**To do**
Every line containing the string "Zealand" should be returned from the records.

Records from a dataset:

Start of Block

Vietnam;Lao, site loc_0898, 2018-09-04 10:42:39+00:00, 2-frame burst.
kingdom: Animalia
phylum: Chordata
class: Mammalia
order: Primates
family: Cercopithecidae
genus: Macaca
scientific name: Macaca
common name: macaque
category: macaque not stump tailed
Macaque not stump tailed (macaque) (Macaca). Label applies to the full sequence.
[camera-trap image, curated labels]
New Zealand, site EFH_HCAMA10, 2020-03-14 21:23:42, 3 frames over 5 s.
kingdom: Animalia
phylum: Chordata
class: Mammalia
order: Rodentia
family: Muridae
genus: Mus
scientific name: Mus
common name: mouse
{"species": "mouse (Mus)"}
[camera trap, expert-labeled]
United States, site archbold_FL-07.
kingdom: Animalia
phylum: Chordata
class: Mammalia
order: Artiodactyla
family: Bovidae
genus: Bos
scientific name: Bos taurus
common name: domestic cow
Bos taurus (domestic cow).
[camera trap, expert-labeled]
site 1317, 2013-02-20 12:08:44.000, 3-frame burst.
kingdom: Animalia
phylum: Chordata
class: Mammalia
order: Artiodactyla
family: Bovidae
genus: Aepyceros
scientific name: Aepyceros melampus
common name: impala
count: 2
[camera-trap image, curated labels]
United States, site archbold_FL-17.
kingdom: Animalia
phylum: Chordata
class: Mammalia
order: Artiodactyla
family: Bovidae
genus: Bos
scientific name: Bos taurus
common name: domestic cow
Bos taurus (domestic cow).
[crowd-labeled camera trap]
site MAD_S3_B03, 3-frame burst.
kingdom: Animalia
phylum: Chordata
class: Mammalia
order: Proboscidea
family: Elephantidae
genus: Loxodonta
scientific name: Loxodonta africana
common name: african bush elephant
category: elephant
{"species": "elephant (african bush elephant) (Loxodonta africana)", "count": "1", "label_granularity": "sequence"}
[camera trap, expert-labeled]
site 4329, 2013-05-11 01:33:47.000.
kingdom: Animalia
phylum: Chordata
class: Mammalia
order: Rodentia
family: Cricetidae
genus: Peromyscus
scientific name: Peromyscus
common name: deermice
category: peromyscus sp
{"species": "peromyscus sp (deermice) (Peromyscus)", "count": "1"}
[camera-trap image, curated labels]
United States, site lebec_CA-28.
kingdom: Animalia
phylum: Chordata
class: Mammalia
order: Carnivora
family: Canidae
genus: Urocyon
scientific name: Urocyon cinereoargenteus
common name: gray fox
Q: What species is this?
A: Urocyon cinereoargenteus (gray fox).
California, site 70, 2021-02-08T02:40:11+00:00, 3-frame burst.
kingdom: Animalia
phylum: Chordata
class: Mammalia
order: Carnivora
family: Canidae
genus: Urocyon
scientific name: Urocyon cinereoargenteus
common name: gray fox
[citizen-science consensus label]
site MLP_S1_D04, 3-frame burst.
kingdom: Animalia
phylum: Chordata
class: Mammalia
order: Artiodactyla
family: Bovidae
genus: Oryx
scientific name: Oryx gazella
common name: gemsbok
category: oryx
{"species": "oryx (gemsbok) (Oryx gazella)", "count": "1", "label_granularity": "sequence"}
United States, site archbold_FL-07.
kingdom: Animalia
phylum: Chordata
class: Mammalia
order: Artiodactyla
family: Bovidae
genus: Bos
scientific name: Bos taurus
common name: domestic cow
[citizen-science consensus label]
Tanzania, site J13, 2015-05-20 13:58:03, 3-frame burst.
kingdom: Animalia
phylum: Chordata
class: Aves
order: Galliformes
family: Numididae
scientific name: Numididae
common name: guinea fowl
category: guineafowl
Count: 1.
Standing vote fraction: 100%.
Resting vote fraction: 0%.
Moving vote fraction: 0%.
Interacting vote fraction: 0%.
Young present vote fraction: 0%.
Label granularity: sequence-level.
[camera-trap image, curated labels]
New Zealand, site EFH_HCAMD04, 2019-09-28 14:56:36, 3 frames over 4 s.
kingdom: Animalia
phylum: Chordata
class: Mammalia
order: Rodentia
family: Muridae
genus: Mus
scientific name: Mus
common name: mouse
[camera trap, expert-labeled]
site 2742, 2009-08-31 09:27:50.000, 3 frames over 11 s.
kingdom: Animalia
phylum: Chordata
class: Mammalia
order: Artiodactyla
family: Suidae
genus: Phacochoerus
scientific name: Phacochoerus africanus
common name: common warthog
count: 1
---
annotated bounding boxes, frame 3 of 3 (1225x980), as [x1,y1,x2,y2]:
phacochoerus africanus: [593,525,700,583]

End of Block

**Final answer**
New Zealand, site EFH_HCAMA10, 2020-03-14 21:23:42, 3 frames over 5 s.
New Zealand, site EFH_HCAMD04, 2019-09-28 14:56:36, 3 frames over 4 s.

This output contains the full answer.